For perimenopausal women, the hormonal volatility of the menopausal transition affects insulin sensitivity independently of weight. Estrogen decline reduces peripheral glucose uptake, and many women first develop impaired fasting glucose or type 2 diabetes during perimenopause. No major trial of dapagliflozin has pre-specified perimenopause or menopause status as a stratification variable. Extrapolating the DAPA-HF and DECLARE-TIMI 58 results to this population requires clinical judgment, not just label-reading.

"The cardiovascular and renal outcome trials for SGLT2 inhibitors have transformed how we think about cardiometabolic risk reduction, but women, especially women in the menopausal transition, have been systematically understudied," says Dr. Elena Vasquez, MD, WomanRx medical reviewer and board-certified women's health specialist. "Until we have sex-stratified subgroup data powered to detect meaningful differences, we are practicing informed extrapolation, and patients deserve to know that."

What the Farxiga Label Actually Says: Key Sections Decoded

The current FDA prescribing information for Farxiga runs to more than 30 pages. Here are the sections most relevant to women.

Dosing

The standard dose is 10 mg once daily, taken in the morning, with or without food. For type 2 diabetes, the label allows starting at 5 mg if tolerability is a concern. No dose adjustment is recommended based on sex, though the pharmacokinetic data showing higher exposure in women were submitted to both agencies and neither required a sex-specific dose modification.

Renal Function Cutoffs

Dapagliflozin's glucose-lowering effect depends on functioning kidneys. The label specifies that for type 2 diabetes, the drug is not recommended if eGFR is persistently below 45 mL/min per 1.73 m2. For heart failure and CKD indications, dapagliflozin can be used down to an eGFR of 25 mL/min per 1.73 m2. Women's eGFR values are calculated using creatinine-based equations that incorporate sex, so your eGFR on your lab report already accounts for your sex, though debates about the accuracy of these equations in women with low muscle mass continue in the nephrology literature.

Drug Interactions

No major pharmacokinetic drug interactions require dose adjustment. The label flags that combining dapagliflozin with insulin or insulin secretagogues (such as sulfonylureas) increases hypoglycemia risk, so doses of those agents may need to be reduced.

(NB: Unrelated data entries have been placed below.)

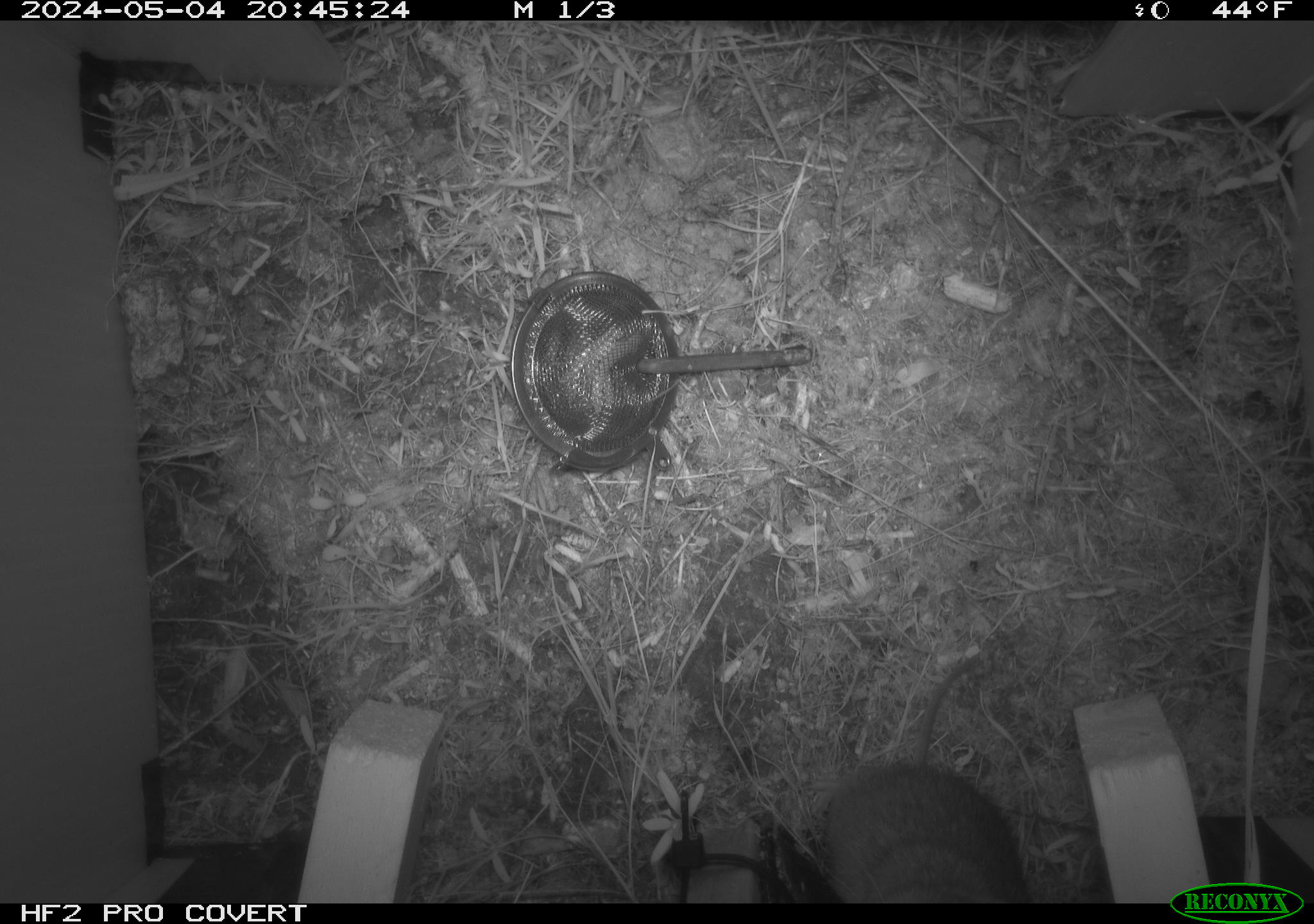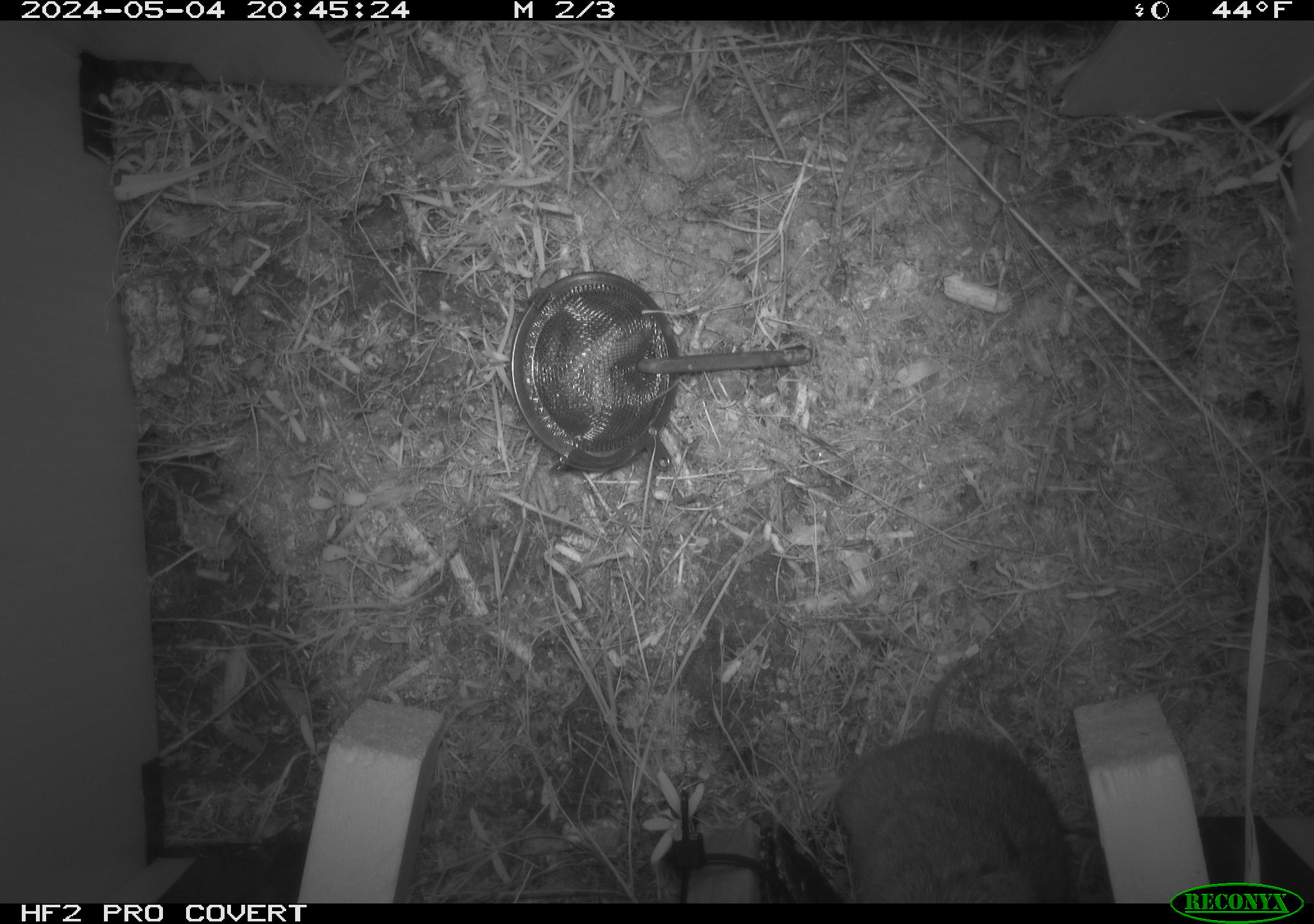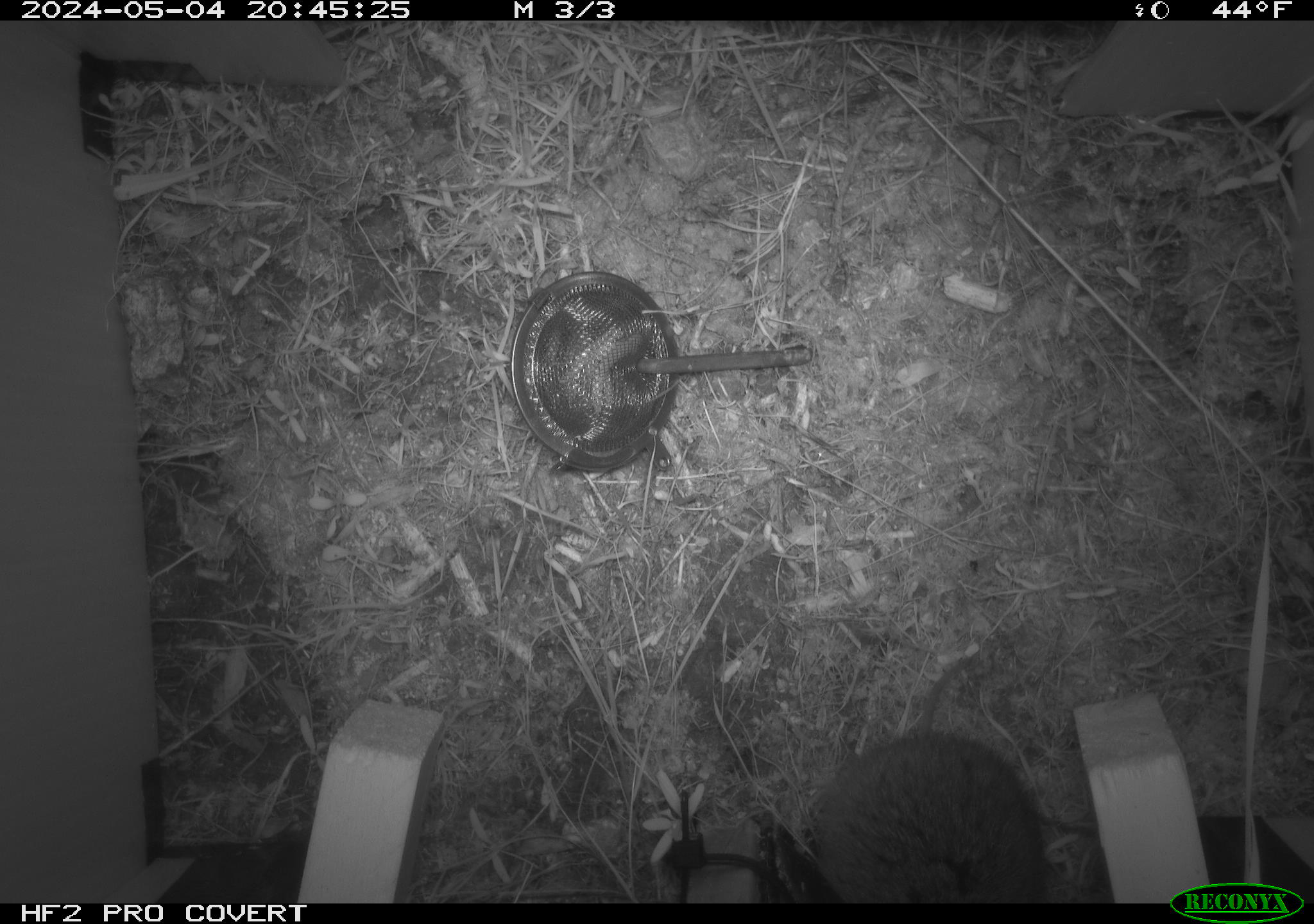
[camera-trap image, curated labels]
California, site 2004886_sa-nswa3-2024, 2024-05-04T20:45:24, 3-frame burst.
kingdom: Animalia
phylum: Chordata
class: Mammalia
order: Rodentia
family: Cricetidae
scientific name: Arvicolinae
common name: voles, lemmings, and muskrats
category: arvicolinae subfamily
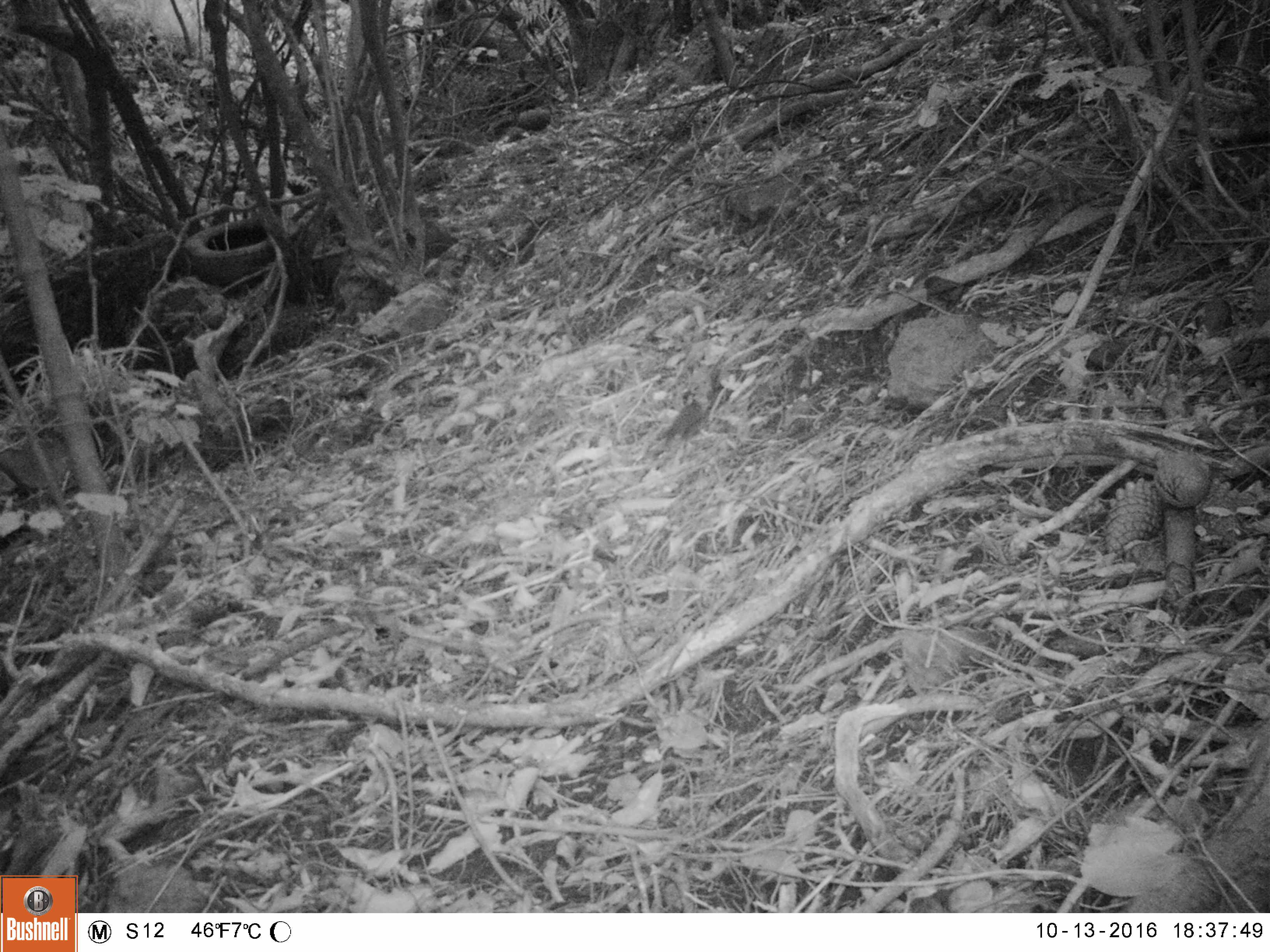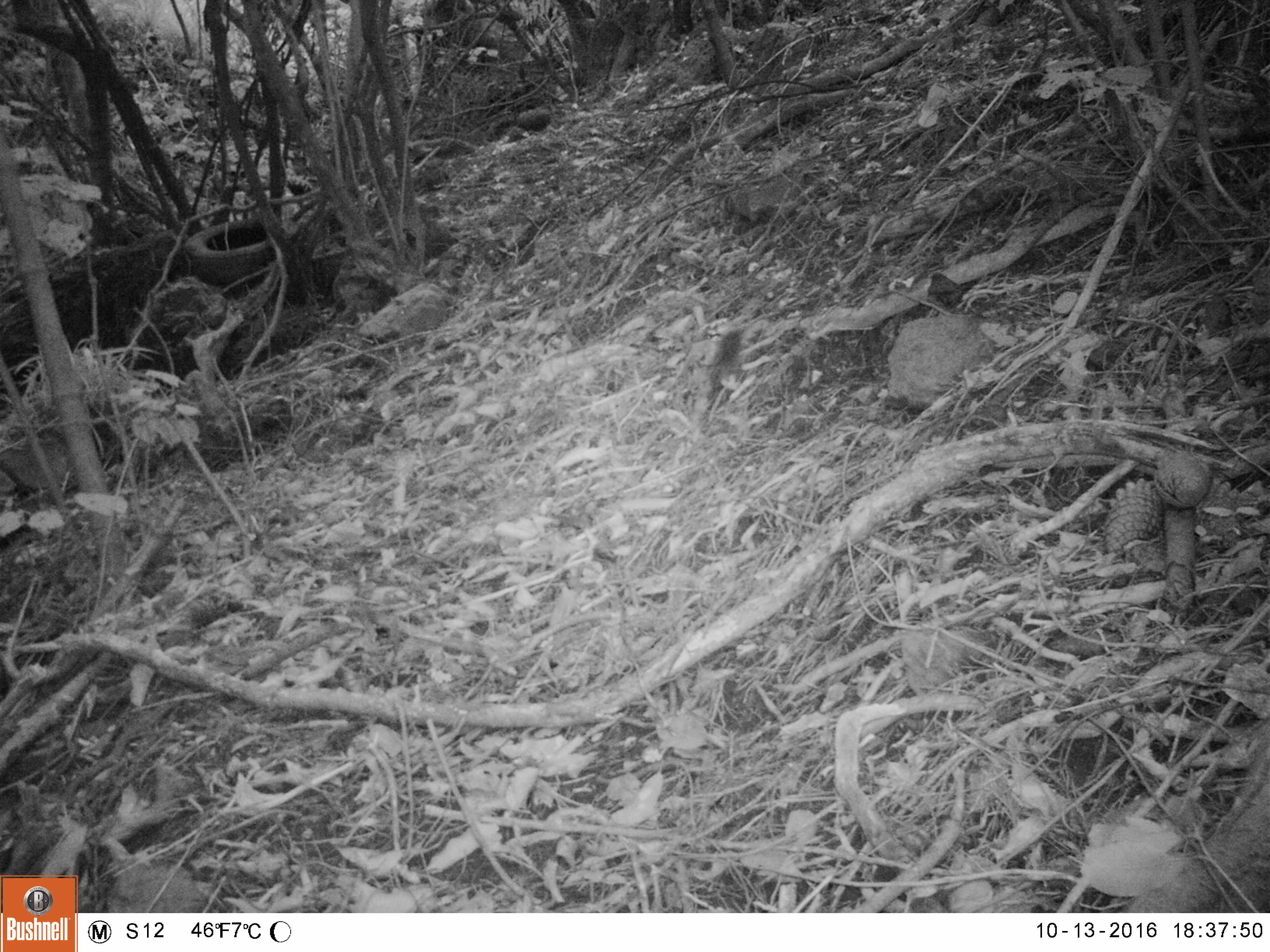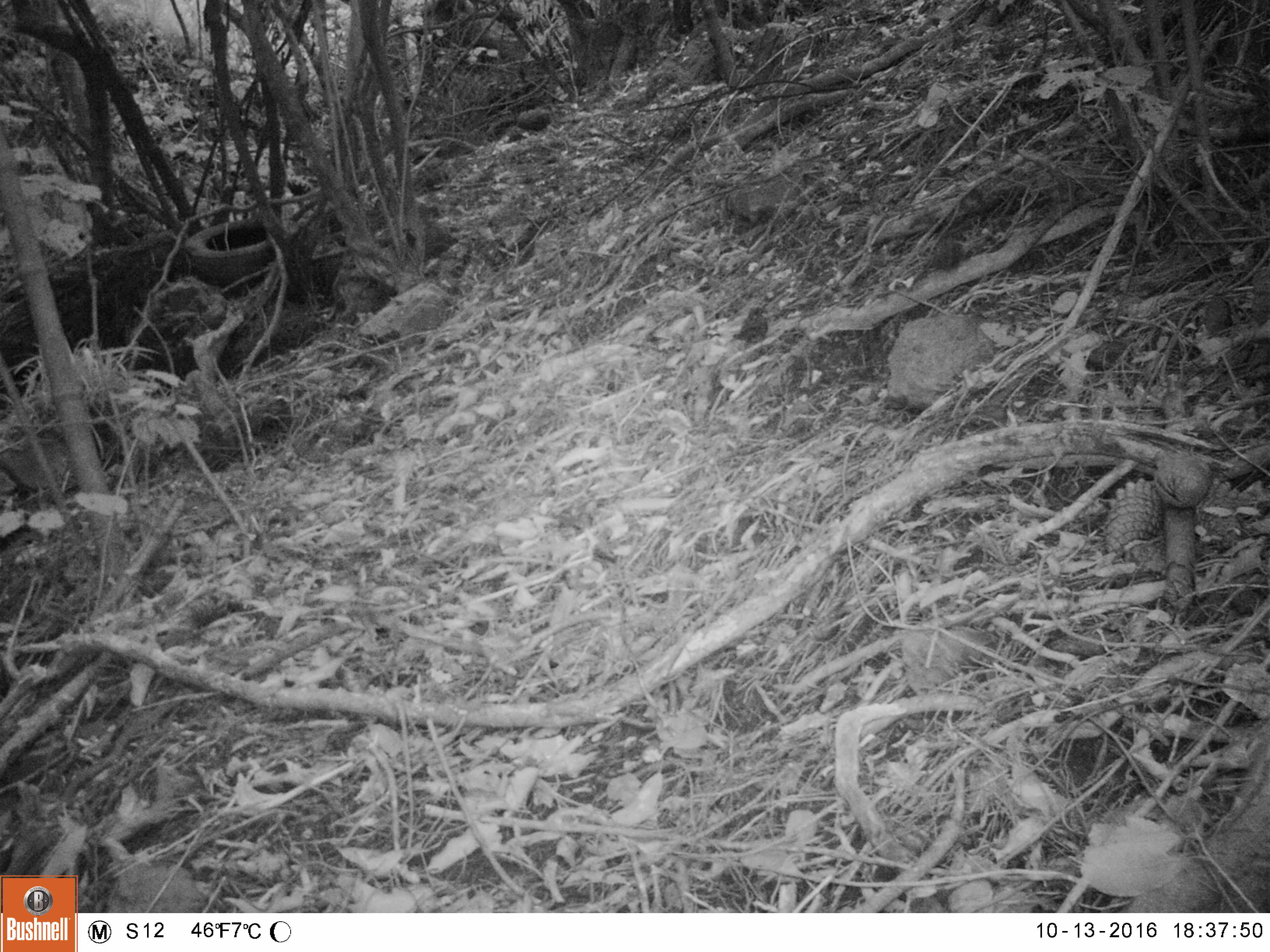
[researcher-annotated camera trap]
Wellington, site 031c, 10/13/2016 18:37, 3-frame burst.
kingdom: Animalia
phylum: Chordata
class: Aves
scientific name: Aves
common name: bird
Bird (Aves).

The Genital Infection Risk: A Candid Look

Eight-point-four percent. That is the rate of genital mycotic infections in women taking dapagliflozin in the pooled type 2 diabetes trials, compared with 1.5% on placebo. That is not a small number. Most infections were mild to moderate and responded to standard antifungal treatment, but recurrence was reported.

Postmenopausal women on genitourinary syndrome of menopause (GSM) therapy and women with a history of vulvovaginal candidiasis are at the highest baseline risk. If you start dapagliflozin and develop a yeast infection, treat it promptly and flag the pattern to your prescriber. Some women find that maintaining good genital hygiene and keeping the area dry reduces recurrence. A small number of women discontinue the drug because of recurrent infections; that is a legitimate clinical decision.

Fournier's gangrene, a rare but life-threatening necrotizing fasciitis of the perineum, has been reported with SGLT2 inhibitors as a class. The FDA issued a safety communication in 2018. The absolute risk is extremely low, estimated at fewer than 20 cases per million patient-years, but the genital location means women may present differently than men. Seek immediate care for any genital pain, swelling, redness, or fever while on this drug.